- [作業指示]
1) 原文抜粋によると、従来の微細気泡発生ノズルは溶存気体を何によって析出させていたか。
2) 原文抜粋で【】に囲まれた見出しのうち、数字以外のものをすべて挙げよ。

- [原文抜粋]
▶

説明

微細気泡発生ノズル

【課題】 加熱によって気体溶解液の溶存気体を析出させることで十分な量の微細気泡を発生させると共にノズルの簡略化・小型化による省スペース化及び省エネ化を図ることができる微細気泡発生ノズルを提供する。
【解決手段】 気体溶解液1中の溶存気体を析出させて微細気泡2を発生させる微細気泡発生ノズル3において、気体溶解液1の流れ方向イと交差するように熱線4を設けた。

【発明の詳細な説明】
【技術分野】
【0001】
本発明は、気体溶解液中の溶存気体を析出させて微細気泡を発生させる微細気泡発生ノズルに関するものである。
【背景技術】
【0002】
従来より、気体溶解液中の溶存気体を該気体溶解液の減圧によって析出させて微細気泡を発生させる微細気泡発生ノズルが知られている(例えば特許文献1参照)。

◀

- [行一覧]
▶

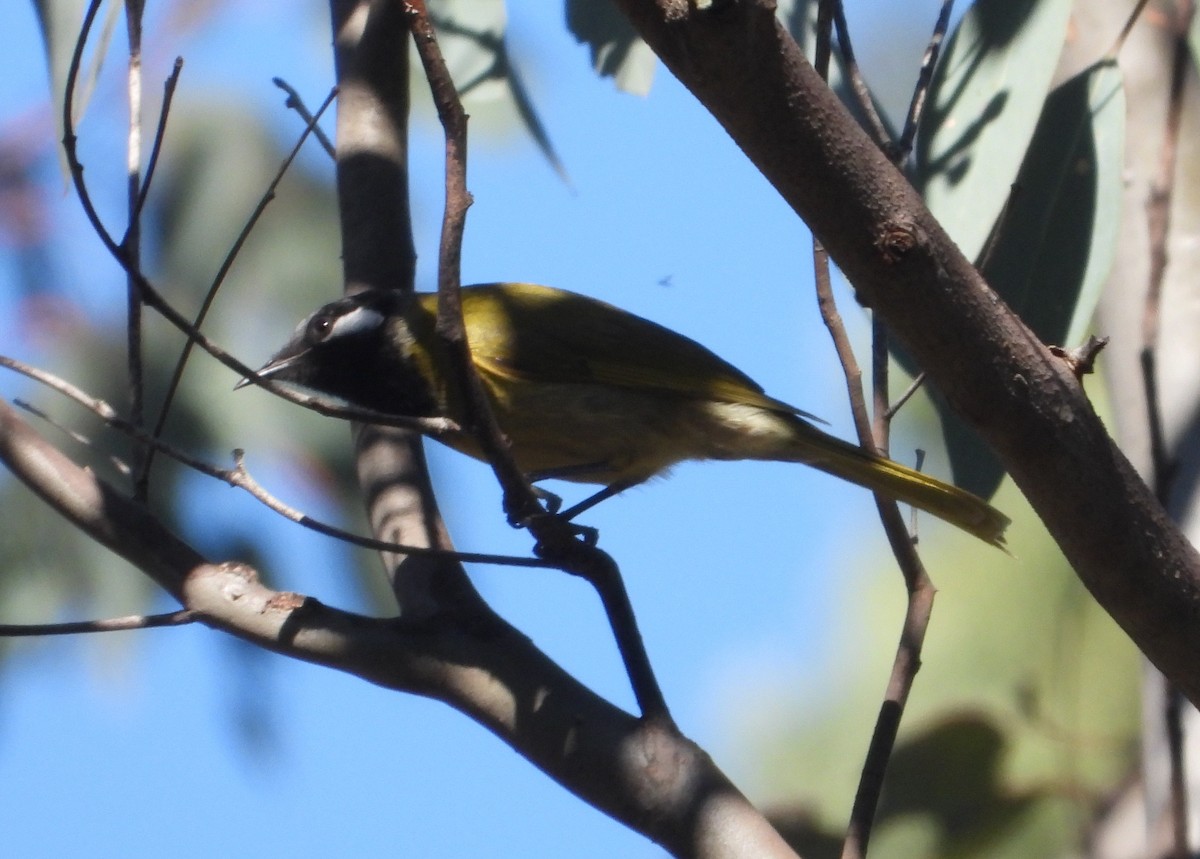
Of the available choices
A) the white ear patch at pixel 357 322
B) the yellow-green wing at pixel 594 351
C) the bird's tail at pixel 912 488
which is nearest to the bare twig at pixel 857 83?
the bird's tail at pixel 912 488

◀

- [各問の解答]
1) 気体溶解液の減圧によって析出させていた。

2) 課題、解決手段、発明の詳細な説明、技術分野、背景技術